TEXT PASSAGE:
..............................
Apparently, in response to that request, counsel for the parties appeared before Judge Brody for that conference on October 15, 2020. (Def. Br. at 3.) Judge Brody then entered an order directing Plaintiff to "respond to Defendants' request for a telephone conference . . . and resolve the discovery dispute on or before October 22, 2020." (Doc. 33) ("Discovery Order"). October 22, 2020 came and went with Plaintiff taking no action in response to the Discovery Order, making no effort to engage with MEF, and failing to produce any responsive documents "despite numerous requests." (Def. Br. at 3.)

Judge Brody also entered an amended scheduling order on October 15, 2020, in which she extended the discovery deadline to February 1, 2021. (Doc. 34.) The "discovery dispute" referenced in this Order relates to Plaintiff's failure to respond to Defendant's January 28, 2020 request for document production. See Doc. 29.

B. Carson's Failure to Appear at Status Conferences

Independent of this activity, Judge Brody referred this matter to us for settlement purposes. We held an initial telephone conference with counsel on April 20, 2020 where it was decided that the parties needed to assess their positions by undertaking discovery. (Doc. 26.) On August 28, 2020, we filed a notice for a further status conference with counsel scheduled for September 29, 2020. (Doc. 28.) Carson failed to appear for that conference without providing any advance notice or subsequent explanation of his absence. We took no action in response to Carson's failure other than to schedule another status conference that would be held on October 29, 2020. (Doc. 35.) Carson failed to appear for the October 29 status conference, and he again failed to provide any advance notice or subsequent explanation of his absence. This motion followed.
..............................
DATA SECTION:
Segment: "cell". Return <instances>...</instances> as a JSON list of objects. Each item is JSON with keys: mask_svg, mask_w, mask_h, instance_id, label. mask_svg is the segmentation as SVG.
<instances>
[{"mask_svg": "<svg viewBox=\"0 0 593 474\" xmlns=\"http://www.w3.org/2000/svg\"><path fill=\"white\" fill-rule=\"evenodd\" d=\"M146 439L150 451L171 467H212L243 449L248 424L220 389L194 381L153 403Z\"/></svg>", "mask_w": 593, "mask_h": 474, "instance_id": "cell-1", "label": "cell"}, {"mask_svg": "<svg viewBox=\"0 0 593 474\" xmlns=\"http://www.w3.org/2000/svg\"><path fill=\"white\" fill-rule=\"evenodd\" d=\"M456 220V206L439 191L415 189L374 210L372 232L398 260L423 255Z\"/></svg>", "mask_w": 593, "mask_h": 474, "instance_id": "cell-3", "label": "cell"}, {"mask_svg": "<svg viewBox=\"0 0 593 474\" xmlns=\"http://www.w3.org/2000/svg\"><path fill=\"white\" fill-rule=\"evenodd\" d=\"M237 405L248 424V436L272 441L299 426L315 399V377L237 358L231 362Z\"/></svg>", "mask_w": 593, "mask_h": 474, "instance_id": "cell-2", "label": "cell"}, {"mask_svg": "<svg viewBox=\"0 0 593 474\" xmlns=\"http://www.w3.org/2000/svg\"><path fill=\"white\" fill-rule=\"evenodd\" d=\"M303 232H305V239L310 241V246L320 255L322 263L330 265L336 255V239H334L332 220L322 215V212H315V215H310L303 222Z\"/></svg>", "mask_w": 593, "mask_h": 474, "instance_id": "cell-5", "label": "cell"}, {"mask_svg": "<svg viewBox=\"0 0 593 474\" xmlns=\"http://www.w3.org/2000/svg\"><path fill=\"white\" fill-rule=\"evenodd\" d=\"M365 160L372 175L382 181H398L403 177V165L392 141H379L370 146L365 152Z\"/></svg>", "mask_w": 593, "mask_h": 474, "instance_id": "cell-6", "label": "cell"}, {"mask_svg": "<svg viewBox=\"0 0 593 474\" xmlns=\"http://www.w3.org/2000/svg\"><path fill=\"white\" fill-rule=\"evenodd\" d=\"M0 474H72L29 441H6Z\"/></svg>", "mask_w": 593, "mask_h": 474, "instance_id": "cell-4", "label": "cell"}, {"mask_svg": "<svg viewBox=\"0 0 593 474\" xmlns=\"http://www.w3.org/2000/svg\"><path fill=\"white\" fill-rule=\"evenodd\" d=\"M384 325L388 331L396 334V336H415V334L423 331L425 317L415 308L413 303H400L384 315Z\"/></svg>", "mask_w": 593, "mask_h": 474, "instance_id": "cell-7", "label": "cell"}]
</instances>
..............................
REQUIRED TASKS:
**a)** Rewrite the stretch of the court excerpt from "Independent of this" through "This motion followed.", replacing "Carson" with "Mr. Carson" each time it occurs.
**b)** In the court excerpt, to what date did Judge Brody extend the discovery deadline in the amended scheduling order?
**c)** Continue the court excerpt about Carson's missed status conferences, starting after its last sentence.
The data above is material separate from the court excerpt.

RESULTS OF THE EXERCISE:
**a)**
Independent of this activity, Judge Brody referred this matter to us for settlement purposes. We held an initial telephone conference with counsel on April 20, 2020 where it was decided that the parties needed to assess their positions by undertaking discovery. (Doc. 26.) On August 28, 2020, we filed a notice for a further status conference with counsel scheduled for September 29, 2020. (Doc. 28.) Mr. Carson failed to appear for that conference without providing any advance notice or subsequent explanation of his absence. We took no action in response to Mr. Carson's failure other than to schedule another status conference that would be held on October 29, 2020. (Doc. 35.) Mr. Carson failed to appear for the October 29 status conference, and he again failed to provide any advance notice or subsequent explanation of his absence. This motion followed.

**b)** February 1, 2021.

**c)**
II. LEGAL STANDARD

Generally, trial courts have wide discretion in fashioning remedies, including sanctions, where appropriate in the event of discovery disputes or violations of orders. See, e.g., Ne. Women's Ctr., Inc. v. McMonagle, 939 F.2d 57, 70 (3d Cir. 1991). The Court's authority to sanction a party in three specific circumstances is applicable here. First, a court may sanction a party that fails to obey a court order to provide or permit discovery. Fed. R. Civ. P. 37(b)(2)(A)(v). Second, a court may sanction a party that fails to respond to a request for document production and inspection pursuant to Federal Rule of Civil Procedure 34(a)(1)(A). Fed. R. Civ. P. 37 (d)(1)(A)(ii). Third, a court may sanction a party that fails to appear at a pretrial conference. Fed. R. Civ. P. 16(f)(1)(A). Under these three circumstances, the court "may issue further just orders" pursuant to Fed. R. Civ. P. 37(b)(2)(A). That rule provides a non-exhaustive list of such "just orders":

For sanctions issued pursuant to Fed. R. Civ. P. 37 (d)(1)(A)(ii), "sanctions may include any of the orders listed in Rule 37(b)(2)(A)(i)-(vi)." Fed. R. Civ. P. 37 (d)(3). For sanctions issued pursuant to Fed. R. Civ. P. 16(f)(1)(A), "the court may issue any just orders, including those authorized by Rule 37(b)(2)(A)(ii)-(vii). Fed. R. Civ. P. 16(f)(1)(A).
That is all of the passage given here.